Philadelphia was being cleaned up in short order, Specter had a new feather in his cap, and a newcomer to Specter’s squad, Fred Voigt, quickly earned the nickname of "Mr. Clean" from admirers throughout the municipal system who marveled at his single-minded dedication in prosecuting health code violators.

Voigt, who entered the DA’s service in September 1971, had a great background for his role with Specter because he had been one of the city solicitors who prosecuted the violations of Philadelphia food laws for the Department of Health. In Specter’s office he was just substituting one jurisdiction for another in the same field of law enforcement.

Then an odd thing happened. The evidence that Assistant DA Voigt had been collecting against repeater-violators was commandeered by Pennsylvania Attorney General Shane Creamer’s new branch office in Lansdale.

Creamer’s people, claiming that they could speed up court procedures, decided to begin prosecuting State law violators on their own.
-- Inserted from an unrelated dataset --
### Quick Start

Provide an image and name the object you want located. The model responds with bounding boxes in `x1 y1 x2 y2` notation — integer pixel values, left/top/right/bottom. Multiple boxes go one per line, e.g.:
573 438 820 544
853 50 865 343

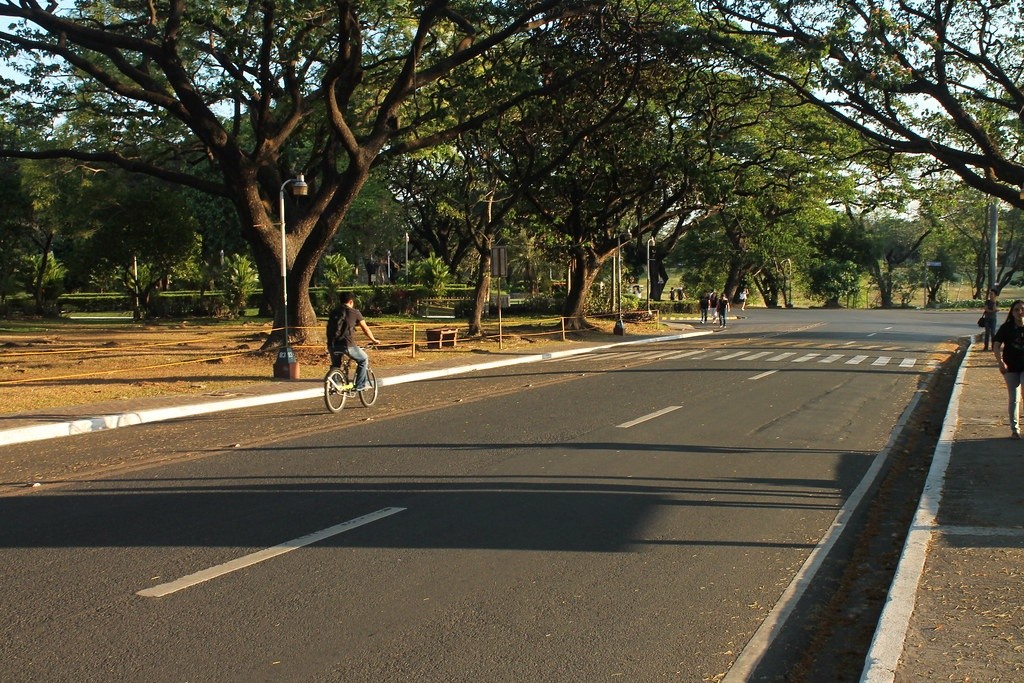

Voigt, a volatile man by nature, saw red, but he could only acquiesce to the stealing of his thunder by the State Attorney General’s Office. There was only one case in particular that he had been anxious to see through to the end. It involved the Penn Center Prime Meats store on 19th Street near Chestnut.

The proprietor had already been convicted and fined twice for selling adulterated meat that was contaminated with illegal doses of a preservative chemical, sulfur dioxide. This additive makes inferior quality meat look good and taste fresh. Back in the 1940s the FDA announced that tests had proven that a small dose of this chemical could retard the growth of rats. Laboratory tests showed that in an average piece of meat at this store there was twice as much sulfur dioxide present as was necessary to cause mutated rats.

Voigt had the store set up in such a way that contaminated evidence would be obtained for a third and fourth time, exposing the proprietors for prosecution in criminal court. But the Pennsylvania inspectors, working under orders from the Attorney General’s Office, identified themselves, thus tipping the store owners off and ruining the DA’s plan.

Some months later Penn Center Prime Meats was at it again and a fourth conviction was obtained for a violation of the pure sausage law, but the attorney general’s people have not pressed for the anticipated criminal action.

Voight is still steaming.


THE INCIDENT DOES
illustrate the fact that on many levels City and State cooperation in the area of health sanitation is negligible.